DOCUMENT:

----

It is well understood also that the longer the moving distance the wider the range of variation of the resonant frequency becomes. Below is described an example wherein the resonator 17 acting much the same way as the above will operate in synchronism with rotational speeds of said internal combustion engines. As in FIG. 2, the rotational signal delivered from distributor or crank pulley for example is applied to the control computer 20 which includes a micro-computer, the engine speed is read out, and the predominant frequency ingredient of the intake noises at each engine speed is calculated. In order to absorb the intake noises corresponding to such frequency ingredients, a driving signal is applied to the actuator 18 which will move the internal tubular member 15b along with the external member 15a by means of the shaft 19, as the results, the resonant frequency will vary. FIG. 7 illustrates the above-described control flow-chart. This controlling method may vary the resonant frequency always in synchronism with the engine rotation speeds by operating the actuator 18 in a right direction and/or a reverse direction. Method of synchronization of engine speeds, as illustrated in FIG. 8, is so presented that it can be freely made by the control computer linearly and continuously or in a step-form in the range of the resonant frequency variation from Fl to Fh.

----

EXCERPTED RECORDS:
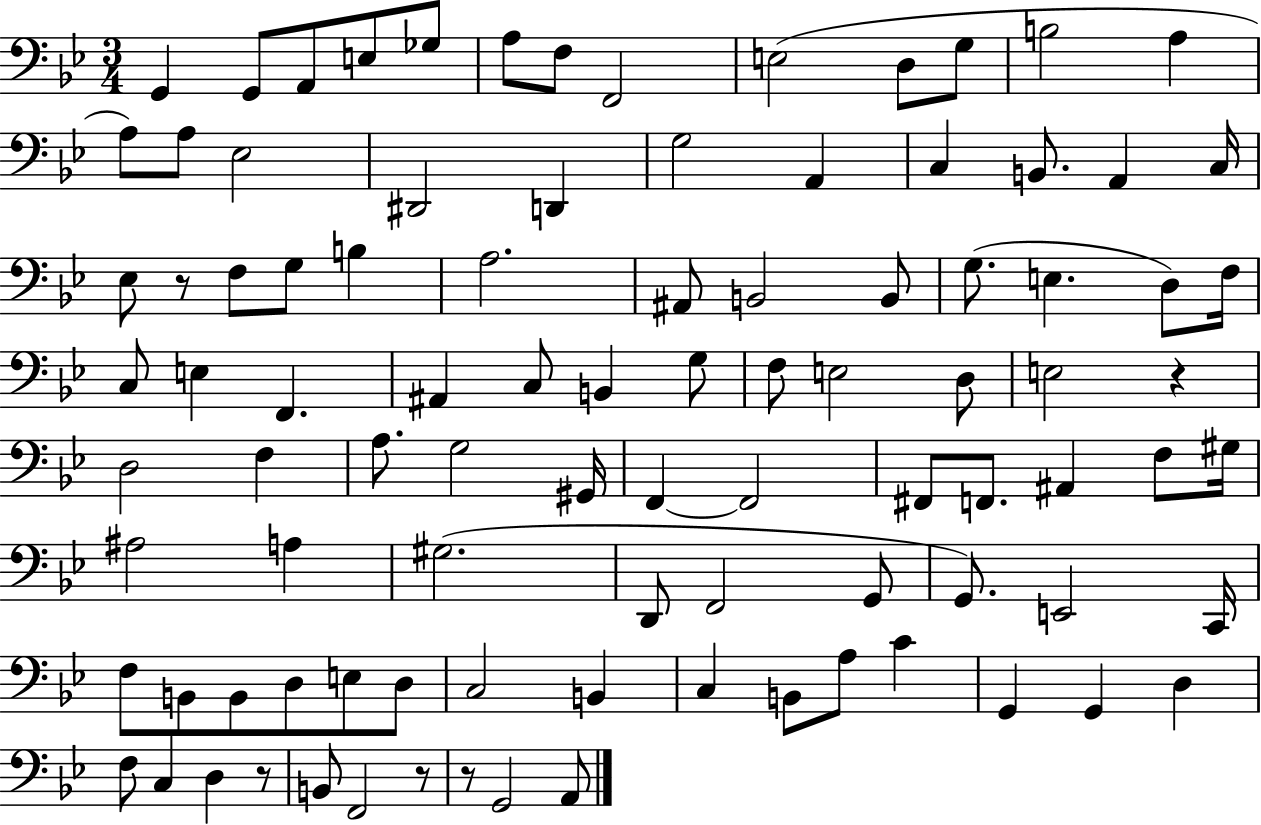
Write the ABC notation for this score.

X:1
T:Untitled
M:3/4
L:1/4
K:Bb
G,, G,,/2 A,,/2 E,/2 _G,/2 A,/2 F,/2 F,,2 E,2 D,/2 G,/2 B,2 A, A,/2 A,/2 _E,2 ^D,,2 D,, G,2 A,, C, B,,/2 A,, C,/4 _E,/2 z/2 F,/2 G,/2 B, A,2 ^A,,/2 B,,2 B,,/2 G,/2 E, D,/2 F,/4 C,/2 E, F,, ^A,, C,/2 B,, G,/2 F,/2 E,2 D,/2 E,2 z D,2 F, A,/2 G,2 ^G,,/4 F,, F,,2 ^F,,/2 F,,/2 ^A,, F,/2 ^G,/4 ^A,2 A, ^G,2 D,,/2 F,,2 G,,/2 G,,/2 E,,2 C,,/4 F,/2 B,,/2 B,,/2 D,/2 E,/2 D,/2 C,2 B,, C, B,,/2 A,/2 C G,, G,, D, F,/2 C, D, z/2 B,,/2 F,,2 z/2 z/2 G,,2 A,,/2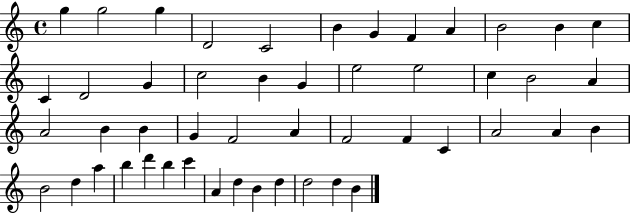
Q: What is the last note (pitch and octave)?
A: B4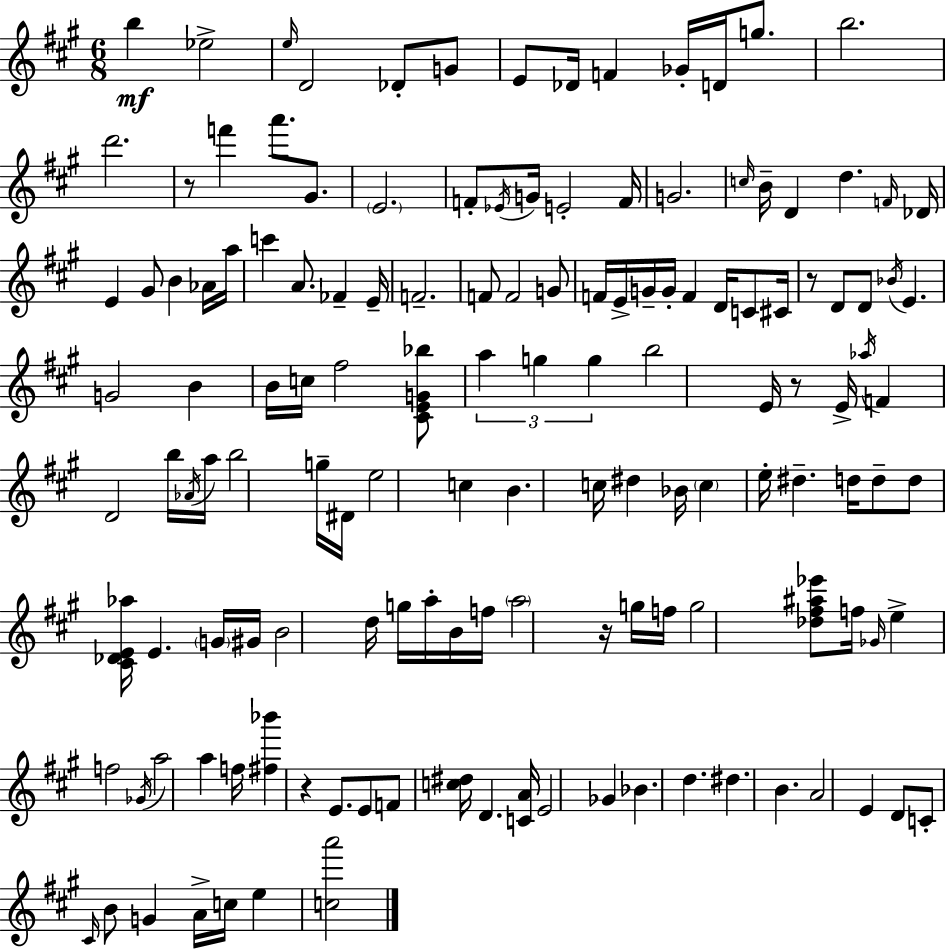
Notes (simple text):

B5/q Eb5/h E5/s D4/h Db4/e G4/e E4/e Db4/s F4/q Gb4/s D4/s G5/e. B5/h. D6/h. R/e F6/q A6/e. G#4/e. E4/h. F4/e Eb4/s G4/s E4/h F4/s G4/h. C5/s B4/s D4/q D5/q. F4/s Db4/s E4/q G#4/e B4/q Ab4/s A5/s C6/q A4/e. FES4/q E4/s F4/h. F4/e F4/h G4/e F4/s E4/s G4/s G4/s F4/q D4/s C4/e C#4/s R/e D4/e D4/e Bb4/s E4/q. G4/h B4/q B4/s C5/s F#5/h [C#4,E4,G4,Bb5]/e A5/q G5/q G5/q B5/h E4/s R/e E4/s Ab5/s F4/q D4/h B5/s Ab4/s A5/s B5/h G5/s D#4/s E5/h C5/q B4/q. C5/s D#5/q Bb4/s C5/q E5/s D#5/q. D5/s D5/e D5/e [C#4,Db4,E4,Ab5]/s E4/q. G4/s G#4/s B4/h D5/s G5/s A5/s B4/s F5/s A5/h R/s G5/s F5/s G5/h [Db5,F#5,A#5,Eb6]/e F5/s Gb4/s E5/q F5/h Gb4/s A5/h A5/q F5/s [F#5,Bb6]/q R/q E4/e. E4/e F4/e [C5,D#5]/s D4/q. [C4,A4]/s E4/h Gb4/q Bb4/q. D5/q. D#5/q. B4/q. A4/h E4/q D4/e C4/e C#4/s B4/e G4/q A4/s C5/s E5/q [C5,A6]/h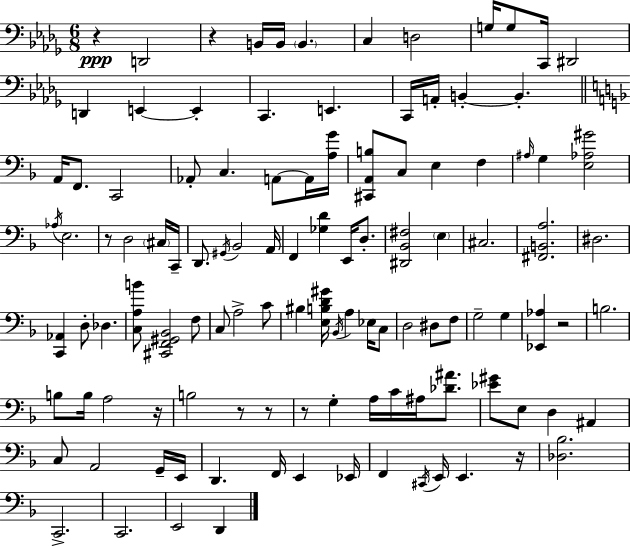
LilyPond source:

{
  \clef bass
  \numericTimeSignature
  \time 6/8
  \key bes \minor
  \repeat volta 2 { r4\ppp d,2 | r4 b,16 b,16 \parenthesize b,4. | c4 d2 | g16 g8 c,16 dis,2 | \break d,4 e,4~~ e,4-. | c,4. e,4. | c,16 a,16-. b,4-.~~ b,4.-. | \bar "||" \break \key f \major a,16 f,8. c,2 | aes,8-. c4. a,8~~ a,16 <a g'>16 | <cis, a, b>8 c8 e4 f4 | \grace { ais16 } g4 <e aes gis'>2 | \break \acciaccatura { aes16 } e2. | r8 d2 | \parenthesize cis16 c,16-- d,8. \acciaccatura { gis,16 } bes,2 | a,16 f,4 <ges d'>4 e,16 | \break d8.-. <dis, bes, fis>2 \parenthesize e4 | cis2. | <fis, b, a>2. | dis2. | \break <c, aes,>4 d8-. des4. | <c a b'>8 <cis, f, gis, bes,>2 | f8 c8 a2-> | c'8 bis4 <e b d' gis'>16 \acciaccatura { bes,16 } a4 | \break ees16 c8 d2 | dis8 f8 g2-- | g4 <ees, aes>4 r2 | b2. | \break b8 b16 a2 | r16 b2 | r8 r8 r8 g4-. a16 c'16 | ais16 <des' ais'>8. <ees' gis'>8 e8 d4 | \break ais,4 c8 a,2 | g,16-- e,16 d,4. f,16 e,4 | ees,16 f,4 \acciaccatura { cis,16 } e,16 e,4. | r16 <des bes>2. | \break c,2.-> | c,2. | e,2 | d,4 } \bar "|."
}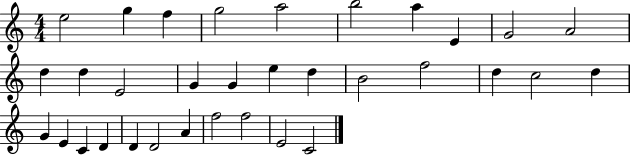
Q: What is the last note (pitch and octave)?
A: C4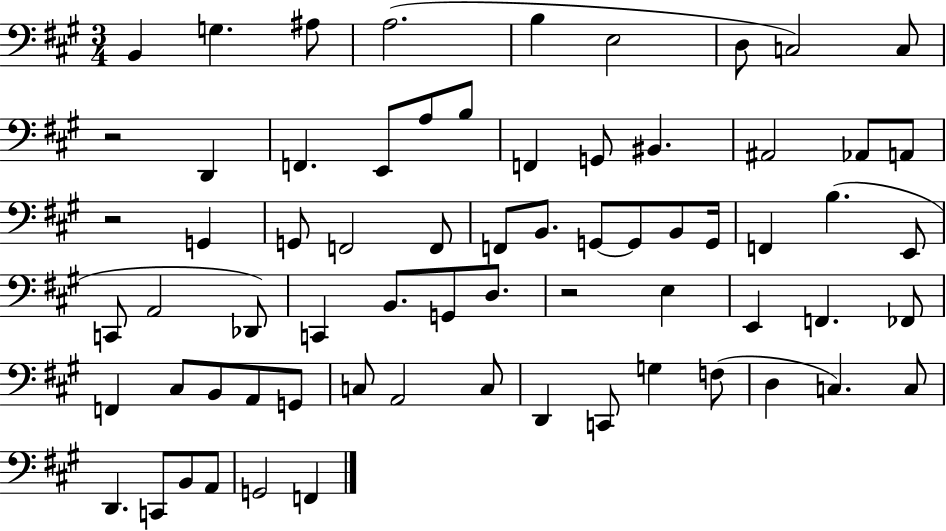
X:1
T:Untitled
M:3/4
L:1/4
K:A
B,, G, ^A,/2 A,2 B, E,2 D,/2 C,2 C,/2 z2 D,, F,, E,,/2 A,/2 B,/2 F,, G,,/2 ^B,, ^A,,2 _A,,/2 A,,/2 z2 G,, G,,/2 F,,2 F,,/2 F,,/2 B,,/2 G,,/2 G,,/2 B,,/2 G,,/4 F,, B, E,,/2 C,,/2 A,,2 _D,,/2 C,, B,,/2 G,,/2 D,/2 z2 E, E,, F,, _F,,/2 F,, ^C,/2 B,,/2 A,,/2 G,,/2 C,/2 A,,2 C,/2 D,, C,,/2 G, F,/2 D, C, C,/2 D,, C,,/2 B,,/2 A,,/2 G,,2 F,,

----

ACTIONS TO TAKE:
- A) Summarize the passage on the intake-noise resonator in two sentences.
- B) Extend the passage on the intake-noise resonator, picking up after its final sentence.

EXPECTED RESPONSES:
- A) The control computer 20 reads engine speed from a rotational signal, calculates the predominant frequency component of the intake noise at that speed, and drives the actuator 18 so that the shaft 19 moves the internal tubular member 15b together with the external member 15a, which changes the resonant frequency of the resonator 17. Because the actuator can be operated in either direction, the resonant frequency stays in synchronism with engine speed, and this synchronization can be linear and continuous or stepped within the range from Fl to Fh.

- B)
As explained in this embodiment of the resonator 17 of the present invention, changing length of the tubular member 15 of the resonator 17 in synchronism with the engine speeds by the actuator 18 varies its resonant frequency, as the results, such frequency range where attenuation effect of the noise is achived can be broader than that of the conventional ones. FIG. 9 shows the intake noise reduction effects in case that the above described resonator 17 is provided in internal combustion engines. In the drawing, the thin line illustrates such intake noise without the resonator 17, and it is clear in the figure that there is a problem of a noise-peak between 4000 r.p.m. and 4800 r.p.m.. This noise-peak is subject to the second component of the engine rotation, that is, 133 Hz to 160 Hz. The resonant frequency thus can be varied in synchronism with engine speeds between 42 30-4800 r.p.m. in its range of about 141 to 160 Hz corresponding to the moving amount of the actuator 18 (10 mm) as described above, and this will improve greater the intake noise as shown by the solid line than that of the engine provided with the conventional type resonator (a dot-dash line) in FIG. 9.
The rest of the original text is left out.